** What to produce **
Reproduce the text lines of the following items exactly, omitting the pictures.

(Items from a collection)

# # # # #

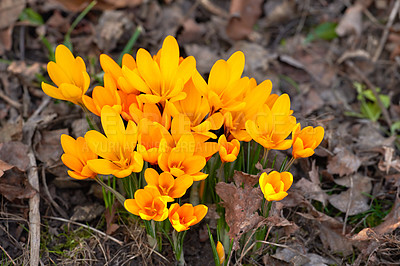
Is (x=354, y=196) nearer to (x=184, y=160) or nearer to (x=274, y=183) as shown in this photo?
(x=274, y=183)

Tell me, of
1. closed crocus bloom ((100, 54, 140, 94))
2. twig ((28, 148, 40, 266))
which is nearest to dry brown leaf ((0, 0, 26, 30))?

# # # # #

** Solution to the exercise **
Is (x=354, y=196) nearer to (x=184, y=160) or nearer to (x=274, y=183) as shown in this photo?
(x=274, y=183)

Tell me, of
1. closed crocus bloom ((100, 54, 140, 94))
2. twig ((28, 148, 40, 266))
which is nearest to dry brown leaf ((0, 0, 26, 30))?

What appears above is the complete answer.